Hopefully China can learn something from this, unlike Russia so far.
I think China learned their lesson during the century of humiliation. The challenge is teaching it to their allies and potential allies before it's too late.
Imagine being owned by a piece of shit snake like Erdogan. Putin should be ashamed.
I am not really gonna say what I would want to see happen to Erdogan, but let's just say it's bad.
Minsk Agreements, later exposed as a Western ploy to buy time while militarizing Ukraine.
Do you have a source for that?
Thank you, found the source, she's not exactly saying that though.
Can't remember where I saw it but if you search for combinations of 'Minsk + arm Ukraine + France + Germany + time', you'll find a few articles.
Tbh, it's hard to know whether the Germans and French supported Minsk I and II in order to buy time to arm Ukraine or whether they merely took the opportunity and were thankful for the time they bought.
Either way, they were happy that they could spend a decade flooding Ukraine with weapons—that much is clear.
I strongly agree. I think it is helped along by the fact that accepting the harsh truth leads to well harsh consequences. They don't want to accept those consequences and look for another way which only digs them in deeper.
I have a feeling there is a good chance Syria falls to the current western backed extremists or "moderate rebels" they're pushing there, reports are coming in from Iraq that a thousand Syrian soldiers entered the country and that sounds like fleeing to me. The capital is now under siege or attack and frankly I think the west wouldn't have pulled the trigger if there wasn't a good chance they'd succeed.
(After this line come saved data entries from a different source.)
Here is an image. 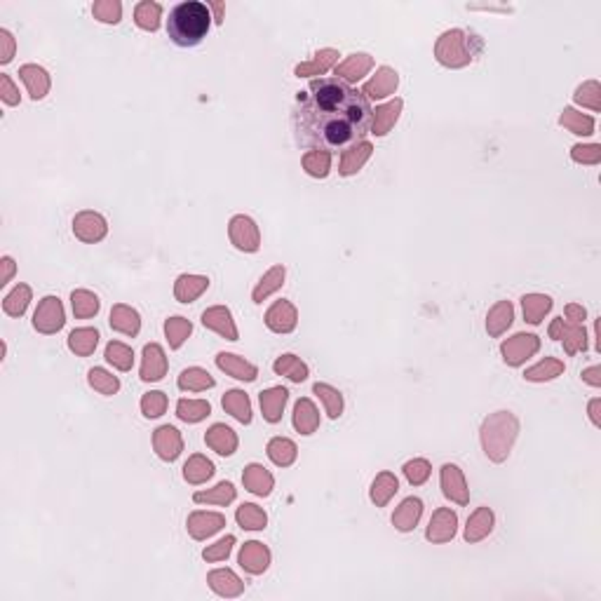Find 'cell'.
<instances>
[{
  "mask_svg": "<svg viewBox=\"0 0 601 601\" xmlns=\"http://www.w3.org/2000/svg\"><path fill=\"white\" fill-rule=\"evenodd\" d=\"M371 106L362 92L338 78L313 83L311 95L301 99L296 132L306 146L319 150H343L362 144L371 125Z\"/></svg>",
  "mask_w": 601,
  "mask_h": 601,
  "instance_id": "6da1fadb",
  "label": "cell"
},
{
  "mask_svg": "<svg viewBox=\"0 0 601 601\" xmlns=\"http://www.w3.org/2000/svg\"><path fill=\"white\" fill-rule=\"evenodd\" d=\"M209 24H212L209 5L200 0H186L169 12L167 36L179 48H195L205 40Z\"/></svg>",
  "mask_w": 601,
  "mask_h": 601,
  "instance_id": "7a4b0ae2",
  "label": "cell"
},
{
  "mask_svg": "<svg viewBox=\"0 0 601 601\" xmlns=\"http://www.w3.org/2000/svg\"><path fill=\"white\" fill-rule=\"evenodd\" d=\"M437 57L446 66H463L472 59V55L465 50V38L460 31H449L442 36L440 45H437Z\"/></svg>",
  "mask_w": 601,
  "mask_h": 601,
  "instance_id": "3957f363",
  "label": "cell"
},
{
  "mask_svg": "<svg viewBox=\"0 0 601 601\" xmlns=\"http://www.w3.org/2000/svg\"><path fill=\"white\" fill-rule=\"evenodd\" d=\"M61 324H63L61 303L59 299H55V296H48L36 311V329L45 331V334H52V331L61 329Z\"/></svg>",
  "mask_w": 601,
  "mask_h": 601,
  "instance_id": "277c9868",
  "label": "cell"
},
{
  "mask_svg": "<svg viewBox=\"0 0 601 601\" xmlns=\"http://www.w3.org/2000/svg\"><path fill=\"white\" fill-rule=\"evenodd\" d=\"M73 230L80 240L85 242H95V240H101L106 235V221H104L99 214H92V212H85L75 219L73 224Z\"/></svg>",
  "mask_w": 601,
  "mask_h": 601,
  "instance_id": "5b68a950",
  "label": "cell"
},
{
  "mask_svg": "<svg viewBox=\"0 0 601 601\" xmlns=\"http://www.w3.org/2000/svg\"><path fill=\"white\" fill-rule=\"evenodd\" d=\"M230 237H233V242H235L237 247L247 249V252H256V247H259V233H256L252 221L244 219V217L233 219Z\"/></svg>",
  "mask_w": 601,
  "mask_h": 601,
  "instance_id": "8992f818",
  "label": "cell"
},
{
  "mask_svg": "<svg viewBox=\"0 0 601 601\" xmlns=\"http://www.w3.org/2000/svg\"><path fill=\"white\" fill-rule=\"evenodd\" d=\"M535 350H538V338L529 336V334L526 336L519 334V336L512 338V341L505 343L503 355H505V359L510 362V364H522L524 357H529V355L535 353Z\"/></svg>",
  "mask_w": 601,
  "mask_h": 601,
  "instance_id": "52a82bcc",
  "label": "cell"
},
{
  "mask_svg": "<svg viewBox=\"0 0 601 601\" xmlns=\"http://www.w3.org/2000/svg\"><path fill=\"white\" fill-rule=\"evenodd\" d=\"M266 322H268V326H270L273 331L287 334V331H291L296 326V313H294V308H291L287 301H279V303H275V306L270 308Z\"/></svg>",
  "mask_w": 601,
  "mask_h": 601,
  "instance_id": "ba28073f",
  "label": "cell"
},
{
  "mask_svg": "<svg viewBox=\"0 0 601 601\" xmlns=\"http://www.w3.org/2000/svg\"><path fill=\"white\" fill-rule=\"evenodd\" d=\"M165 355H162L160 346H146L144 350V369L141 378L144 381H160L165 376Z\"/></svg>",
  "mask_w": 601,
  "mask_h": 601,
  "instance_id": "9c48e42d",
  "label": "cell"
},
{
  "mask_svg": "<svg viewBox=\"0 0 601 601\" xmlns=\"http://www.w3.org/2000/svg\"><path fill=\"white\" fill-rule=\"evenodd\" d=\"M395 87H397V73L393 71V68H381L376 78L364 87L362 95H369L373 99H383V97L393 95Z\"/></svg>",
  "mask_w": 601,
  "mask_h": 601,
  "instance_id": "30bf717a",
They intend to win this, kick Russia out, hand them a humiliating loss, then pivot, take a portion of their extremist "moderate rebels" move them to Ukraine most likely to help out there and buy time as well as inflict a higher cost on Russia. At any rate even if they keep all the extremists there (unlikely given Ukrainian fascist intelligence has been training them) they're going to move on to destabilize more of the region, probably attack Hezbollah in joint with the zionist occupation or possibly move towards Iraq which is too close to Iran and set up a long-term insurgency and destabilization there. It's about area denial as well as reshaping and kicking out enemies as these people won't agree to the belt and road through their areas and will almost certainly help train Chinese Uyghurs to push for another insurgency in China.
This is part of the west's overall strategy of setting multiple fires around Russia and likely China too when the time comes. They don't even have to directly involve NATO. They use force multipliers of local extremists they've created with some special forces, lots of arms shipments and intelligence to create a situation where the enemy must expend far, far more troops than you do to put a stop to it. And this will be used as part of a broader campaign of maximum pressure to attempt to get Russia to agree to a "strategic defeat" in Ukraine.
The Ukraine crisis of 2004 marked the beginning of the West’s relentless encroachment into Russia’s sphere of influence.
Bit confused by this part. Pretty sure the west's encroachment into Russia (while Russia is an actor independent from western colonialism) goes a lot further back than that. At least as far back as the Soviet Union Cold War and Russia's part in that, no? Also like, didn't the west try to attack the Soviet Union very early on in its existence or am I remembering wrong? Like before even the Nazi Germany stuff came into play?
I'm very thrown off by this analysis sounding like it's picking and choosing when history began.